## Problem statement
Copy each of the following records word for word, from the first to the last.

------------

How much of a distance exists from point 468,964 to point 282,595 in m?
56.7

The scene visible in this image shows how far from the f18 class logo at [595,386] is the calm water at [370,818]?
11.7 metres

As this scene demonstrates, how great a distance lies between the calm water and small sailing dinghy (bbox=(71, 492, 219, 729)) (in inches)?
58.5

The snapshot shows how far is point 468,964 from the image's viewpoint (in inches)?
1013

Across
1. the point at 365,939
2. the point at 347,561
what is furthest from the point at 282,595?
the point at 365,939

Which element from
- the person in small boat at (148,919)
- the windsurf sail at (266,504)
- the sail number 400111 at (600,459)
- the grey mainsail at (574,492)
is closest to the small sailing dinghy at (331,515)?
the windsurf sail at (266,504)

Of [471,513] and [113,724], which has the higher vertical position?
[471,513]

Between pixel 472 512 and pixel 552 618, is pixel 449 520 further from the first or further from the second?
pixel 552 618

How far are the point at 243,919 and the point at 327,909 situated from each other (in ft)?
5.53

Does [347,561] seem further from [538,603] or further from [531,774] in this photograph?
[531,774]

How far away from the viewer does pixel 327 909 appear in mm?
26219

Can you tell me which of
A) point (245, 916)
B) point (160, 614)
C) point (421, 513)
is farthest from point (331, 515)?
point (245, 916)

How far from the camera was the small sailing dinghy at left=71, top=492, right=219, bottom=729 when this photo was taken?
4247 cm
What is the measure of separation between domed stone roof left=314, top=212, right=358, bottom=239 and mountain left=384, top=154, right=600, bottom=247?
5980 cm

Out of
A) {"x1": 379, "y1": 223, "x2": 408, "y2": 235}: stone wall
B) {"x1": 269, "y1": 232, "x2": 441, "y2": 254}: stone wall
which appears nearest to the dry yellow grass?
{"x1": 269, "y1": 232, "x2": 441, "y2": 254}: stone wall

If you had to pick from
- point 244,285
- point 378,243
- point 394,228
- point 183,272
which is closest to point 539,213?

------------

## Worked answer
How much of a distance exists from point 468,964 to point 282,595 in m?
56.7

The scene visible in this image shows how far from the f18 class logo at [595,386] is the calm water at [370,818]?
11.7 metres

As this scene demonstrates, how great a distance lies between the calm water and small sailing dinghy (bbox=(71, 492, 219, 729)) (in inches)?
58.5

The snapshot shows how far is point 468,964 from the image's viewpoint (in inches)?
1013

Across
1. the point at 365,939
2. the point at 347,561
what is furthest from the point at 282,595?
the point at 365,939

Which element from
- the person in small boat at (148,919)
- the windsurf sail at (266,504)
- the sail number 400111 at (600,459)
- the grey mainsail at (574,492)
is closest to the small sailing dinghy at (331,515)?
the windsurf sail at (266,504)

Of [471,513] and [113,724], which has the higher vertical position?
[471,513]

Between pixel 472 512 and pixel 552 618, is pixel 449 520 further from the first or further from the second?
pixel 552 618

How far are the point at 243,919 and the point at 327,909 situated from each other (in ft)?
5.53

Does [347,561] seem further from [538,603] or further from [531,774] in this photograph?
[531,774]

How far away from the viewer does pixel 327 909 appear in mm?
26219

Can you tell me which of
A) point (245, 916)
B) point (160, 614)
C) point (421, 513)
is farthest from point (331, 515)?
point (245, 916)

How far from the camera was the small sailing dinghy at left=71, top=492, right=219, bottom=729 when this photo was taken?
4247 cm
What is the measure of separation between domed stone roof left=314, top=212, right=358, bottom=239 and mountain left=384, top=154, right=600, bottom=247?
5980 cm

Out of
A) {"x1": 379, "y1": 223, "x2": 408, "y2": 235}: stone wall
B) {"x1": 269, "y1": 232, "x2": 441, "y2": 254}: stone wall
which appears nearest to the dry yellow grass?
{"x1": 269, "y1": 232, "x2": 441, "y2": 254}: stone wall

If you had to pick from
- point 244,285
- point 378,243
- point 394,228
- point 183,272
which is closest to point 539,213?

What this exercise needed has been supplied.